CHP’nin “helalleşme” tutamağı da tam buraya oturuyor. Bir yandan helalleşiliyor, bir yandan “hesap sorma” masası kuruluyor, diğer yandan AKP’nin yaptığı her şeye karşı çıkmamadan söz ediliyor. NATO tartışması da aynı yüzeysellikte. Yalnızca savunma gücü olarak görmemek, yanına demokrasiyi savunmasını eklemek gereğini duyacak kadar derin bağlılık var NATO’ya. “Eski CHP değiliz özgürlükçüyüz” derken, “beşli çete” derken “iç çelişkiler, iktidar kapışmaları konumuz olur ama asıl olan düzen istikrarı” deniliyor.

“Biz yaptık” ve “helalleşeceğiz”in buluştuğu yer kapitalizmin ekonomi politiği. Sorulacaksa eğer, küçük hesapların düzen yönünden önemi yok.
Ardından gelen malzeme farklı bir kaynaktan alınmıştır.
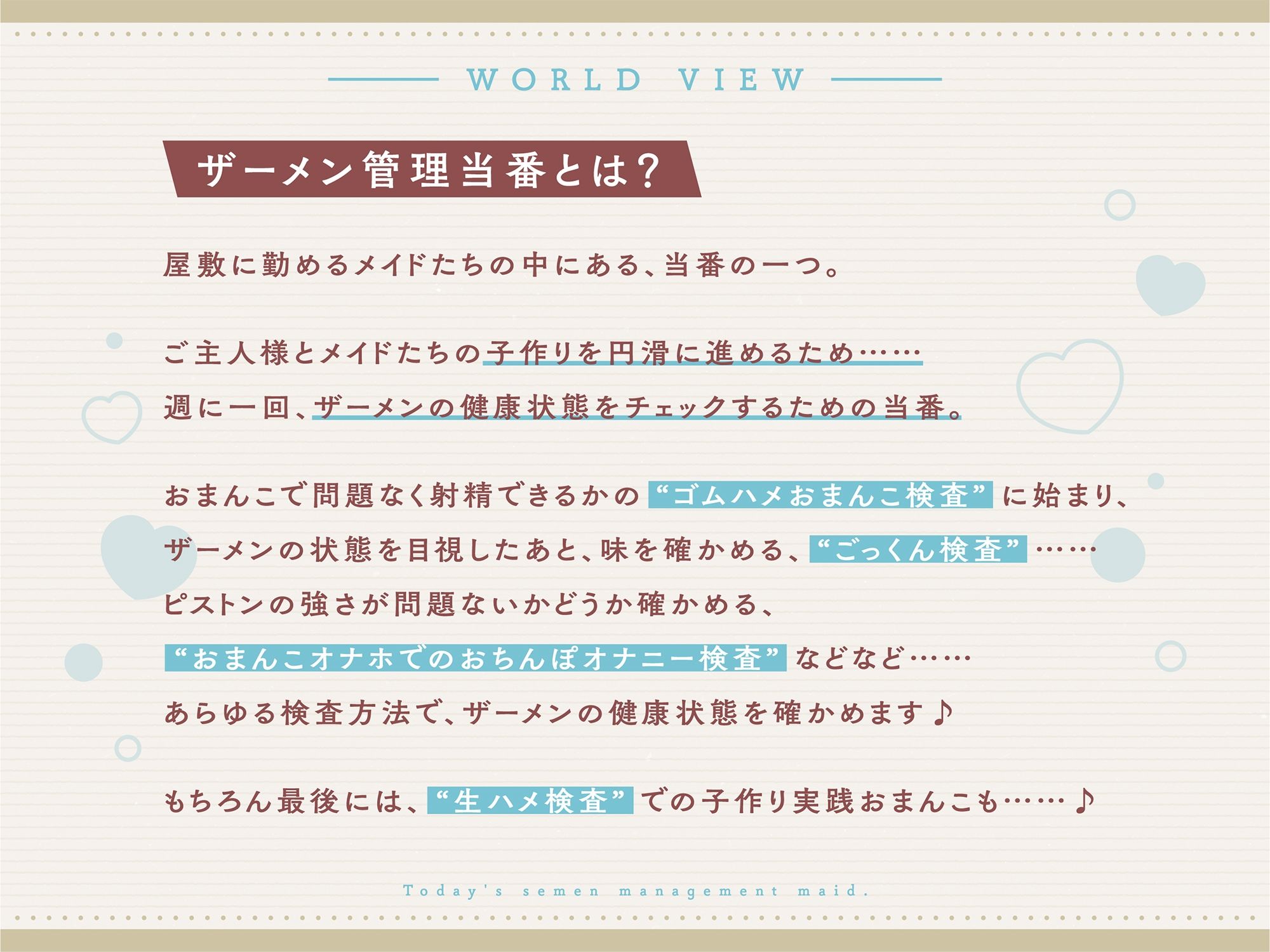 WORLD VIEW

ザーメン管理当番とは?

屋敷に勤めるメイドたちの中にある、当番の一つ。

ご主人様とメイドたちの子作りを円滑に進めるため……
週に一回、ザーメンの健康状態をチェックするための当番。

おまんこで問題なく射精できるかの“ゴムハメおまんこ検査”に始まり、
ザーメンの状態を目視したあと、味を確かめる、“ごっくん検査”……
ピストンの強さが問題ないかどうか確かめる、
“おまんこオナホでのおちんぽオナニー検査”などなど……
あらゆる検査方法で、ザーメンの健康状態を確かめます♪

もちろん最後には、“生ハメ検査”での子作り実践おまんこも……♪

Today's semen management maid.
Bu, iktidar-muhalefet karşıtlığı gibi gösterilen ama düpedüz “taklit siyaseti” üzerine kurulu olan dar alandaki kısa paslaşmalarla halkın oyalanması üzerine TKP’nin “Ankara’yı kim yönetiyor" açıklaması yerleştirildiğinde kapitalist/emperyalist düzenin özgürlükçülüğü eşitsizliğin, yoksulluğun, sömürünün ve işçi sınıfının sert duvarına çarpıyor.

Ankara yönetimi, belediyecilik gibi dar ve basit bir yönetim anlayışıyla sınırlı okunmamalı. Ankara başkent. Tıpkı hukukun, devletin, siyasetin, toplumsal düzenin üstün ve bağlayıcı anayasası gibi yönetimin başı.

Anayasa uygulanmadığında ya da egemen sınıfın ve siyasal iktidarın ihtiyacına göre çifte standart uyguladığında durum neyse, başkent yönetilemediğinde de durum o.

Kenti başkent yapan kurumlaşmalar kolon ve kirişlerini yavaş yavaş kaybederek, son olarak Merkez Bankasında olduğu gibi, başka kente taşınırken durum neyse yıllardır başkenti talanın, rantın, patronların, bunların uygulayıcı ve temsilcilerinin yönetmesinde de durum o.

Kurumların Cumhuriyetin başkentinden kapitalizmin başkentine taşınması biçimsel gösterilse de bu biçimselliğin kentlerin, toprağın, yeraltı ve yerüstü kaynakların, kıyıların, devletin ve hukukun sermayeye sunulmasından farkı yok.

Doğa, kent, insan, toplum ve yaşam bütünlüğü yalnızca depremle, selle, yangınla teslim alınmıyor ki teslim alan onlar değil aslında yağmacı, sömürücü düzen teslim ediyor. Diğer deyişle devletiyle, hukukuyla, siyasetiyle sömürücüler tarafından teslim alma söz konusu.  

Siyasi partiler, hükümetler ya da başkanlar, belediye başkanları ve meclis üyeleri farklı olsa da siyaset aynı: doğayı katledenlerin, emeği sömürenlerin, zengini zengin yapanların, gericilikten beslenenlerin siyaseti.

Bu siyasetin içindeki “biz yaptık” ve “helalleşeceğiz” sözcükleri, demokratik yollarla kılıflanan sermaye sınıfının ve uzlaşmacılığın anlatımı.

“Ankara’yı kim yönetiyor” sorusuysa uzlaşmaz çelişkinin, emekçilerin sınıfsal savaşımının, merkezi planlamanın, sınıfsal akıl ve bilimin, halkın örgütlü yönetiminin anlatımı.

İlk ikisi kapitalizmin felaketlerini ve çaresizliğini, üçüncüsü tarihsel maddecilikle çözümü anlatıyor.   

İlk ikisi sömürü düzenini, üçüncüsü sömürüye karşı savaşımı ve eşitleştirilmiş düzende insanca yaşamayı anlatıyor.